According to findings by Aqua Security researchers, the second version of this cryptomining malware has impacted 1,100 servers, with the initial variant having already compromised a minimum of 1,200 servers.
Asaf Eitani, a security researcher from Team Nautilus, Aqua Security's research team, clarified that while HeadCrab doesn't conform to the typical rootkit, its creator has endowed it with the capability to manipulate a function and generate responses. In essence, this mirrors rootkit behavior as it gains control over responses, allowing it to modify and remain undetected.
Eitani explained, "The tradition of the term rootkit is malware that has root access and controls everything, but in this sense, you are able to control what the user sees."
The updated variant includes subtle adjustments enabling attackers to better conceal their activities. Custom commands have been removed, and encryption has been integrated into the command and control infrastructure, enhancing stealth.
A distinctive feature of HeadCrab is a "mini blog" within the malware, where the author, operating under the pseudonym Ice9, provides technical details about the malware and leaves a Proton Mail email address for anonymity.
While Aqua Security researchers contacted Ice9, they were unable to ascertain his identity or location. Ice9 claimed they were the first to reach out and insisted that the malware doesn't impair server performance, asserting its ability to eliminate other malware infections. Ice9 praised the researchers in the mini blog after they discovered the second variant.

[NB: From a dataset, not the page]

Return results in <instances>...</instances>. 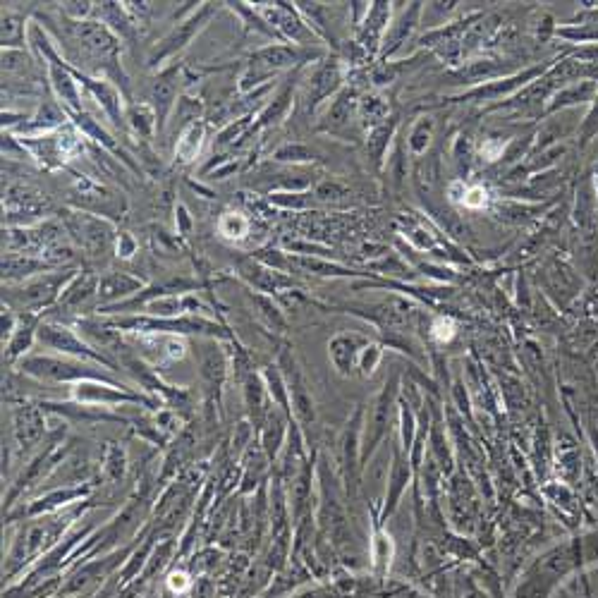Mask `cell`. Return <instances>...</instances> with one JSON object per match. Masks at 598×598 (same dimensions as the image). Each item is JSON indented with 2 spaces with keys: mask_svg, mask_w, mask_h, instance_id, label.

Notably, Ice9 is the sole user of HeadCrab and exclusively manages the command and control infrastructure.
HeadCrab infiltrates a Redis server when an attacker utilizes the SLAVEOF command, downloads a malicious module, and executes two new files—a cryptominer and a configuration file. Aqua Security researchers advise organizations to conduct scans for vulnerabilities and misconfigurations in their servers and implement protected mode in Redis to minimize the risk of HeadCrab infection.